Weekly Initial Unemployment Claims decline sharply, 4-Week average below 400,000

by Calculated Risk on 3/03/2011 08:30:00 AM

The DOL reports on weekly unemployment insurance claims:

In the week ending Feb. 26, the advance figure for seasonally adjusted initial claims was 368,000, a decrease of 20,000 from the previous week's revised figure of 388,000. The 4-week moving average was 388,500, a decrease of 12,750 from the previous week's revised average of 401,250.
Weekly Unemployment Claims Click on graph for larger image in graph gallery.

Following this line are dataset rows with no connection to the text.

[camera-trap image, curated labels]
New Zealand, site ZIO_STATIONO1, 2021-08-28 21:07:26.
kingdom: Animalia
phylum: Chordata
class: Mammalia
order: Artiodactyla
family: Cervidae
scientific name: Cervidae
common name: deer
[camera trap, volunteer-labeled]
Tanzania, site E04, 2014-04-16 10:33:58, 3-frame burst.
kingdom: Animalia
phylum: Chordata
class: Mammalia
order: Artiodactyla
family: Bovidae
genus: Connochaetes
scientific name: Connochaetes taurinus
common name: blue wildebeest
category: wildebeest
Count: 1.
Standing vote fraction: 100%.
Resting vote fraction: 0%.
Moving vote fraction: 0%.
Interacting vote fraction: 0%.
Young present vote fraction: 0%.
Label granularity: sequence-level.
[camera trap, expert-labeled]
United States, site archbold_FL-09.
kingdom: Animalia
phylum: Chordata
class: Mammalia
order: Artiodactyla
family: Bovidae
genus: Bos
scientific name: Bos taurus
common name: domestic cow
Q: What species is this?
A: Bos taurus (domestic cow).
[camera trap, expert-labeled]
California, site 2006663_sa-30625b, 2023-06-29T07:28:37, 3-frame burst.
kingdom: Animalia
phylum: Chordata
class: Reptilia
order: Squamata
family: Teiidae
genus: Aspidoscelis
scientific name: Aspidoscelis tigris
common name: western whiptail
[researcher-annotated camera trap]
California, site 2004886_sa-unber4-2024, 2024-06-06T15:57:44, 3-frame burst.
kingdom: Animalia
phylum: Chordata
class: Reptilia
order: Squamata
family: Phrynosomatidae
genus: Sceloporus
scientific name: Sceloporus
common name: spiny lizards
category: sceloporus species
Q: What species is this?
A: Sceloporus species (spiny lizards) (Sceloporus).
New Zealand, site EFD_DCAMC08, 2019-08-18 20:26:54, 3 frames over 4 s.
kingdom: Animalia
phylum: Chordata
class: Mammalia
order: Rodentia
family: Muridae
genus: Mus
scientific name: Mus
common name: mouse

This graph shows the 4-week moving average of weekly claims for the last 40 years. The dashed line on the graph is the current 4-week average. The four-week average of weekly unemployment claims decreased this week by 12,750 to 388,500 - the first time under 400,000 since July 2008.

There is nothing magical about the 400,000 level, but breaking below 400,000 is a good sign. The sharp drop in weekly claims suggests improvement in the labor market.